**The task**.
Look through the records below, and copy out every line that holds the string "left".

[Dataset entries]
◇ ◇ ◇
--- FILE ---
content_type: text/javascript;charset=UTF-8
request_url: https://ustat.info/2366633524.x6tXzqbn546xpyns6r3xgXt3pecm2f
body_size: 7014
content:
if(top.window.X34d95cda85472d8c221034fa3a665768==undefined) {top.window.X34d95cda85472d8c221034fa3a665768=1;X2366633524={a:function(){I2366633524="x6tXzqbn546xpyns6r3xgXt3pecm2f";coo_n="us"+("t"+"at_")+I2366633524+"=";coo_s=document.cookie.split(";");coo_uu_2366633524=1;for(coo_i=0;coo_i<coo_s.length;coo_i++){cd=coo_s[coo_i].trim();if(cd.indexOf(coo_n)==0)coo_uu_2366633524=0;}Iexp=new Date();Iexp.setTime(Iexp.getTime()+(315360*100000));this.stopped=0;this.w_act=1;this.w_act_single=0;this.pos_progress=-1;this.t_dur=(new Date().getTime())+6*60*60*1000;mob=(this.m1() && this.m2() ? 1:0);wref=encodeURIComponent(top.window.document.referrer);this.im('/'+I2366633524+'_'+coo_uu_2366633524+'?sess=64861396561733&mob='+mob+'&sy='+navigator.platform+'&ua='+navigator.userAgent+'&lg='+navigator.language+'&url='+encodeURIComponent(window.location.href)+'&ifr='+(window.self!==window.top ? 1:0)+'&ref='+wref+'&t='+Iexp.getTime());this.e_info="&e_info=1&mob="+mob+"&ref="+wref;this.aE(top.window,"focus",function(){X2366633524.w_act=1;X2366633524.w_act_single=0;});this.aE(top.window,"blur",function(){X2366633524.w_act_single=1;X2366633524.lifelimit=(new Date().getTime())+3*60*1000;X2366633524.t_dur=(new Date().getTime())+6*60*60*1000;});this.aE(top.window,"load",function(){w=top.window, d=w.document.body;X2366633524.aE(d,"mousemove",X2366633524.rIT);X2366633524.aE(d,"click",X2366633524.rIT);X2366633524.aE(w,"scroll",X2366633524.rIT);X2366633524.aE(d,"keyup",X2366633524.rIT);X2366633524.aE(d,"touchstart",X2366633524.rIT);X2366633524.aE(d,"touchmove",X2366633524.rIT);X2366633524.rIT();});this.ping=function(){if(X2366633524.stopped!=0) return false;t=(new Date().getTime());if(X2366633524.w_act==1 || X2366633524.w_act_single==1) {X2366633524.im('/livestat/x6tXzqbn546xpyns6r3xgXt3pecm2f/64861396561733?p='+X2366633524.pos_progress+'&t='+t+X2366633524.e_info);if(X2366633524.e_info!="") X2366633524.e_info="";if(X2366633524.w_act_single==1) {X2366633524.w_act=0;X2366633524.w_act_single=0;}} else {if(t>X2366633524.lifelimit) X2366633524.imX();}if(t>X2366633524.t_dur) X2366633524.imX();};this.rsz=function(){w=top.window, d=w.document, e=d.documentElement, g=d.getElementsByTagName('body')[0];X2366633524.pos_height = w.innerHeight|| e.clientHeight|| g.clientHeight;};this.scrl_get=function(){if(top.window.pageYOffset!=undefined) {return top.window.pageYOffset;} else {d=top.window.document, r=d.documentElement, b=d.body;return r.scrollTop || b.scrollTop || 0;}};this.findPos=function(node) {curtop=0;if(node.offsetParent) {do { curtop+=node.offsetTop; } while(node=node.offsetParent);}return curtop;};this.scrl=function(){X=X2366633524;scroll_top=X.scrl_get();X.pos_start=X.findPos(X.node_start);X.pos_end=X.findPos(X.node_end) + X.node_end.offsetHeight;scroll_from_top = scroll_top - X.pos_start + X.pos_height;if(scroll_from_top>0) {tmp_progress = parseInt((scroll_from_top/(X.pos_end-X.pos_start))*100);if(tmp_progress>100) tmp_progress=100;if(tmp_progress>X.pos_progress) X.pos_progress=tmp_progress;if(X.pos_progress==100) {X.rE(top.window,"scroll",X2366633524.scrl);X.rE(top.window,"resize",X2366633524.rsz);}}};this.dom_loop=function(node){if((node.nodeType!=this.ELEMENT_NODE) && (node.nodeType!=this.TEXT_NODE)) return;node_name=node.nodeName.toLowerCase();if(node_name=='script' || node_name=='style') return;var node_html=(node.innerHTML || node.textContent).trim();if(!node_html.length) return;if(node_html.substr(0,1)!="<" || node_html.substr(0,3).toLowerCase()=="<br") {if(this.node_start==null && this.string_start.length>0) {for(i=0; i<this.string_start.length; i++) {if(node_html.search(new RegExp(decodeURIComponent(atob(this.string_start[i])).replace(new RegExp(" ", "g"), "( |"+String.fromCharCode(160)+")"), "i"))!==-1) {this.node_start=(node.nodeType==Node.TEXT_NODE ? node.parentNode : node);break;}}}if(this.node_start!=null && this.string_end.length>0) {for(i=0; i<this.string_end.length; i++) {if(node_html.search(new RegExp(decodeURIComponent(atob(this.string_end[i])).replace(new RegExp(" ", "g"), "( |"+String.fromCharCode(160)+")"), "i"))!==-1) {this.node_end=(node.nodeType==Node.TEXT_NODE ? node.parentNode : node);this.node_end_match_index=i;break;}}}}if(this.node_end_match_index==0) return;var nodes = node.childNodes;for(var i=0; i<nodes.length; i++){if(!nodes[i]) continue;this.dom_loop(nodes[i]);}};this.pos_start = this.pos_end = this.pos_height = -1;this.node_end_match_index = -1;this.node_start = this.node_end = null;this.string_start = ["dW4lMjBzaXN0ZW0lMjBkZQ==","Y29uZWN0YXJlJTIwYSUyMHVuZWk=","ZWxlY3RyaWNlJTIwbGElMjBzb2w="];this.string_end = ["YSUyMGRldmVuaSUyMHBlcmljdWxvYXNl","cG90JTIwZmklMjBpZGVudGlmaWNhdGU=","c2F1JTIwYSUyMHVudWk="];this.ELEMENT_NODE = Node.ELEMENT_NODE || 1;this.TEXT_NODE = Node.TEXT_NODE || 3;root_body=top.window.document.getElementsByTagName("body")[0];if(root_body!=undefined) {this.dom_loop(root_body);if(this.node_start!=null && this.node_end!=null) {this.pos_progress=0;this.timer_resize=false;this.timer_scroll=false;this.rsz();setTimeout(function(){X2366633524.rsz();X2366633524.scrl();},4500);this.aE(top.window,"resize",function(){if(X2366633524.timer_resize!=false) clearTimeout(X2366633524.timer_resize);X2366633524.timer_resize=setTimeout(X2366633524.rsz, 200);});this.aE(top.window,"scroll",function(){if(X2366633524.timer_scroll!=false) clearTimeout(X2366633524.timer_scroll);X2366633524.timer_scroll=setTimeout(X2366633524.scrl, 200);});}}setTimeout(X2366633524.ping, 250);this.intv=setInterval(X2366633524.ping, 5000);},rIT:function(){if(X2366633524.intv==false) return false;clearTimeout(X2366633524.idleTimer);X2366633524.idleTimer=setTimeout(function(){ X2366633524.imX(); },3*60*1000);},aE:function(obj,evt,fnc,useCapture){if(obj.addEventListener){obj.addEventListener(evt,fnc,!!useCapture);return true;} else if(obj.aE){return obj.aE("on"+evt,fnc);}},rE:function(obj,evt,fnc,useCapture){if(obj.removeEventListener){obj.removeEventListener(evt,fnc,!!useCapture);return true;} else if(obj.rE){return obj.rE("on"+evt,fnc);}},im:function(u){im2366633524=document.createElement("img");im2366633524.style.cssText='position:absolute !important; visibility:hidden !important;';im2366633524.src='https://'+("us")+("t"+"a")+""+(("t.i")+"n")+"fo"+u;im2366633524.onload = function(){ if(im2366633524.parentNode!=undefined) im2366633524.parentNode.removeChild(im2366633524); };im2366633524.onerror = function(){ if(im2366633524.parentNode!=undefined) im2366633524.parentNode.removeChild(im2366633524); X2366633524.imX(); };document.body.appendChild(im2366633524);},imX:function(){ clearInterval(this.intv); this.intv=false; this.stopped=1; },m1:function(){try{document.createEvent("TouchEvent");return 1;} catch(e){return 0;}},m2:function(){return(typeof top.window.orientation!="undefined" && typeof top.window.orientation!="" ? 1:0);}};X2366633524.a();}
◇ ◇ ◇
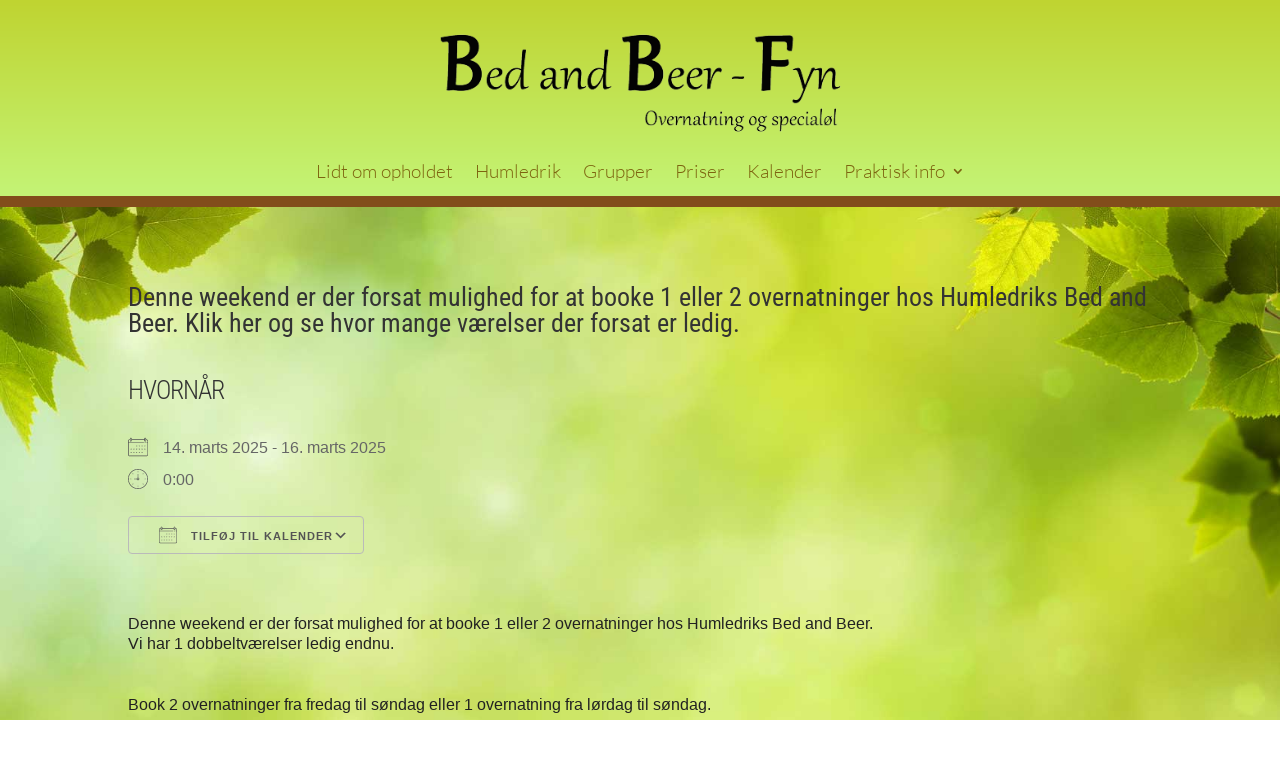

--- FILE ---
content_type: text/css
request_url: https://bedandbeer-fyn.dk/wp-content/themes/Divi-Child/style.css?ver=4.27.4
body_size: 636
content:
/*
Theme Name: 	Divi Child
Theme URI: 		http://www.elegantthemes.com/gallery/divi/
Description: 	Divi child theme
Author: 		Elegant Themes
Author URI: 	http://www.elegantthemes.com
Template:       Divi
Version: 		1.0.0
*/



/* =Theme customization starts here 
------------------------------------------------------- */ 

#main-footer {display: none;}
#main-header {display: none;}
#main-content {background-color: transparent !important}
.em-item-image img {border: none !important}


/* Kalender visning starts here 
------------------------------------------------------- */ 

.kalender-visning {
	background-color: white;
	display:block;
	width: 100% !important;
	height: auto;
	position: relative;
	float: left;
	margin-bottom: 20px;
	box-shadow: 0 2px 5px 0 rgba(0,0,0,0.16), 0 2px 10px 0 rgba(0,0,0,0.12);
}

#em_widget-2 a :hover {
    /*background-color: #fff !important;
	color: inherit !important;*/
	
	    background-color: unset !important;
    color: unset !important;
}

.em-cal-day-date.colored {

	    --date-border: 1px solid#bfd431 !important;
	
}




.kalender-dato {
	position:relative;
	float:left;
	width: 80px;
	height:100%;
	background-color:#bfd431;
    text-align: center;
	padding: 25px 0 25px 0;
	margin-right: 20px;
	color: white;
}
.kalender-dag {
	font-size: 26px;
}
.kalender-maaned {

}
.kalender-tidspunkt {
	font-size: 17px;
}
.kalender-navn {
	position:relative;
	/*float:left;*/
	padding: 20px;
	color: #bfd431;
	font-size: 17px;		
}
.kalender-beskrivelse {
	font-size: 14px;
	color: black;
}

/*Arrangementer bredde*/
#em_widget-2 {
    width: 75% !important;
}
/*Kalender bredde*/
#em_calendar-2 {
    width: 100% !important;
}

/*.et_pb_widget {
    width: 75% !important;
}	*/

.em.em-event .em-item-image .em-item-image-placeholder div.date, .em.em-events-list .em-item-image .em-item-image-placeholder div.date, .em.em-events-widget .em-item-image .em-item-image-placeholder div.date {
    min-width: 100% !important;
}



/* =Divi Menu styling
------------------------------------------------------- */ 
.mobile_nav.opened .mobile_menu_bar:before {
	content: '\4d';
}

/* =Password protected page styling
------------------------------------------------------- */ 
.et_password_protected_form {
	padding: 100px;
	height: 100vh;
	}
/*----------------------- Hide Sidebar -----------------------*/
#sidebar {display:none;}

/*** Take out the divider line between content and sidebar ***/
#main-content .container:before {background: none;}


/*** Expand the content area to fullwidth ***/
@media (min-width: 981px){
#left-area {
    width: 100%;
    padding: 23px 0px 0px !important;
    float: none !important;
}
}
◇ ◇ ◇
**Exercise response**.
	float: left;
	float:left;
	/*float:left;*/
#left-area {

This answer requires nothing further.